■ Exercise
List every line in the listing below that contains the string "Business", matching case exactly.

——————————

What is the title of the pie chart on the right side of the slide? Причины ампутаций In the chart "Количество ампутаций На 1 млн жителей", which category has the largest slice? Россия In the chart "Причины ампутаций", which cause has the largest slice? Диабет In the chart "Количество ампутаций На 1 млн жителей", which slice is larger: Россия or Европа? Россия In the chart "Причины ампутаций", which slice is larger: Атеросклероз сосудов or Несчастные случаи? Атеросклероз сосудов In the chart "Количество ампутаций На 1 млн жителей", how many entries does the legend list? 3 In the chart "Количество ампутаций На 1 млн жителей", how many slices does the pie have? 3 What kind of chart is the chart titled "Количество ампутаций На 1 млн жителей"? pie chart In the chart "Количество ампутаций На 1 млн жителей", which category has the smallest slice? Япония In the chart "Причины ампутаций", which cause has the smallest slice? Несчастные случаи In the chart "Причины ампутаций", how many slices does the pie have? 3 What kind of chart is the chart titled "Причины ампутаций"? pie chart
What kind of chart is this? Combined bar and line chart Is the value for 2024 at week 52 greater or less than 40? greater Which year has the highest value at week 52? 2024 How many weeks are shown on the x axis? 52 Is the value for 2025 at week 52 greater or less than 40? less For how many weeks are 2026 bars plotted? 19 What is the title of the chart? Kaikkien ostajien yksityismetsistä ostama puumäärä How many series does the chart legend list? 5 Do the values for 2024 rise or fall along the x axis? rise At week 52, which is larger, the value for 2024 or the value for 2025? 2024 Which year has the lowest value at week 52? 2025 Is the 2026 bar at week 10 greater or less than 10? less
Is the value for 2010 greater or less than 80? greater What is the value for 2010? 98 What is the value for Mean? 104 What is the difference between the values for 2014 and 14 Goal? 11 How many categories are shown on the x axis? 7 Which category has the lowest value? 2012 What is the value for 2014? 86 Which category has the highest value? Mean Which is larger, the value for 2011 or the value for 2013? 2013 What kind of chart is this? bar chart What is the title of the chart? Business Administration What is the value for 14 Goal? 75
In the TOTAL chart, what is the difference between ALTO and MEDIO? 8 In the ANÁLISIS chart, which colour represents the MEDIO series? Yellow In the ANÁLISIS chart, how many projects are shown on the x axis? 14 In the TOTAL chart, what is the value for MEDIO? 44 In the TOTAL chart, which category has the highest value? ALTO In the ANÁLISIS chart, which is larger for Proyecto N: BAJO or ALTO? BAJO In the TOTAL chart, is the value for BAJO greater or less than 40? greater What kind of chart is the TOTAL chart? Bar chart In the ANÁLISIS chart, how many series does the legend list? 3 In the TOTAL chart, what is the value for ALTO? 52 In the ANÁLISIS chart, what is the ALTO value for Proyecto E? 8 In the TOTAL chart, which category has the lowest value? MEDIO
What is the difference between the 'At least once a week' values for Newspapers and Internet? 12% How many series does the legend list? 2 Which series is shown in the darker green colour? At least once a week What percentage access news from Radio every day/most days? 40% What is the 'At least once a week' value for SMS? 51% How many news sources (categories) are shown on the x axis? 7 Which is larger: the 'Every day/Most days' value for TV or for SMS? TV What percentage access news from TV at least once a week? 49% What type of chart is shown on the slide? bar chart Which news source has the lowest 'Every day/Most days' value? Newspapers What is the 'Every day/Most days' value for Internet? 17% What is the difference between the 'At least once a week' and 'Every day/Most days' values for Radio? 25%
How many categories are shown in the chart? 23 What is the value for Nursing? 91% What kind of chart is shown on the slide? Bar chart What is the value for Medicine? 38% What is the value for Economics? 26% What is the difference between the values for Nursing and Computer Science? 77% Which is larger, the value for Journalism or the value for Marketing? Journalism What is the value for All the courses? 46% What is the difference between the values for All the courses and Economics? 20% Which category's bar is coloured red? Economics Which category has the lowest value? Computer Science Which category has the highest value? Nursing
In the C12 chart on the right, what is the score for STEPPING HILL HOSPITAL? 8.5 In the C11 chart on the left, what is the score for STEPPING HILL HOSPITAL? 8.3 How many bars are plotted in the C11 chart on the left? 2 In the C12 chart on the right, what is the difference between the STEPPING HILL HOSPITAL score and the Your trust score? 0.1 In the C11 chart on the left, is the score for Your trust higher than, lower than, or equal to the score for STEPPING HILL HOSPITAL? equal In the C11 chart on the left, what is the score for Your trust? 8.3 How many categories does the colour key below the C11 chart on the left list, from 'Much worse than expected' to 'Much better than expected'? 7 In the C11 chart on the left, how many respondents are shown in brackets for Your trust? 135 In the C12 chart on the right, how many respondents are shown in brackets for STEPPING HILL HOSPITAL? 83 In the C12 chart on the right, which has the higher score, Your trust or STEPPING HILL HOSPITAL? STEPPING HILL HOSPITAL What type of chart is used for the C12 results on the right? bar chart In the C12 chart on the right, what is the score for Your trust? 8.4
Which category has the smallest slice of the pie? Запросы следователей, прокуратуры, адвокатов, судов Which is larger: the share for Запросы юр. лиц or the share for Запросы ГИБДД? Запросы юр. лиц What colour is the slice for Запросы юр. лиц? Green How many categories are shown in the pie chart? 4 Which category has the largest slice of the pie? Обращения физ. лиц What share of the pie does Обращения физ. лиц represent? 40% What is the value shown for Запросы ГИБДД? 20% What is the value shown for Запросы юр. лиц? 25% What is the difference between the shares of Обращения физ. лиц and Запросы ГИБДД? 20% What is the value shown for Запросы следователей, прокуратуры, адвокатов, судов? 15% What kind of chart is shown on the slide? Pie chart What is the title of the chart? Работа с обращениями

——————————

■ Your solution
Is the value for 2010 greater or less than 80? greater What is the value for 2010? 98 What is the value for Mean? 104 What is the difference between the values for 2014 and 14 Goal? 11 How many categories are shown on the x axis? 7 Which category has the lowest value? 2012 What is the value for 2014? 86 Which category has the highest value? Mean Which is larger, the value for 2011 or the value for 2013? 2013 What kind of chart is this? bar chart What is the title of the chart? Business Administration What is the value for 14 Goal? 75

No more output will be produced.